• Problem 1
Answer these questions using the passage about the broken water line:
(a) What two causes were given for the main water line probably being broken?
(b) What did Haigen at first think the items pulled from the pipe were?
(c) Where does the main water line of "these old houses" tend to run?
• Problem 2
Please print the passage about the broken water line from "A bad mood that remained unwavering" up to and including "wasn’t going anywhere.".
• Problem 3
Carry on the passage about the broken water line, starting after its final sentence.

• Excerpted text
[Start of Attachment]
A bad mood that remained unwavering through the information that our main water line was probably broken by either freezing temperatures or tree roots.

A bad mood that was steadfast through the explanation that home warranties don’t cover plumbing issues resulting from either of these causes.

A bad mood that remained fixed like a barnacle on the underbelly of a rusted sea freighter upon hearing that all of the trouble we went through to get the pipes scoped prior to purchasing this house were all for naught, and that the main water line of “these old houses” tends to run directly under the foundation of the home—meaning that any repairs will involve accessing a pipe UNDERNEATH OUR HOUSE.

That bad mood? It wasn’t going anywhere.

Especially after Haigen informed me that the plumber? He snaked the pipe and EXPUNGED FROM IT HANDFULS OF USED TAMPONS.

And most certainly that bad mood of mine didn’t budge when Haigen described his reaction to the tampon-extraction as, “Freaked out. At first I thought they were dead mice.”
[End of Attachment]
• Information provided
[Start of Attachment]
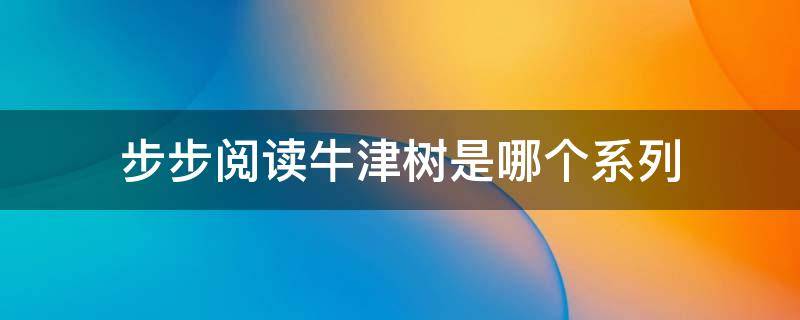 步步阅读牛津树是哪个系列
[End of Attachment]
• Task output 1
(a) Freezing temperatures or tree roots.
(b) Dead mice.
(c) Directly under the foundation of the home.

• Task output 2
A bad mood that remained unwavering through the information that our main water line was probably broken by either freezing temperatures or tree roots.

A bad mood that was steadfast through the explanation that home warranties don’t cover plumbing issues resulting from either of these causes.

A bad mood that remained fixed like a barnacle on the underbelly of a rusted sea freighter upon hearing that all of the trouble we went through to get the pipes scoped prior to purchasing this house were all for naught, and that the main water line of “these old houses” tends to run directly under the foundation of the home—meaning that any repairs will involve accessing a pipe UNDERNEATH OUR HOUSE.

That bad mood? It wasn’t going anywhere.

• Task output 3
In case you’re wondering, I’m definitely killing myself because of this.

Definitely.

3 comments:

yamshine said...

Holy crap. This is horrible honey! Oh no! let me know if you need anything. this sounds so annoying - almost makes me want to rent forever and ever amen.

Chelsie said...

This is a really terrible tale you tell-- but please, please do not off yourself as I would be greatly saddened for the rest of my days-- Plus, you're real pretty- and basically you'd be robbing this earth of one of its most glorious creatures! So don't, ok? OK. Thank you :)

Heather said...

I'm SOOOOOOOOOOO sorry!!! That really sucks! What is the plan? What are you guys supposed to do?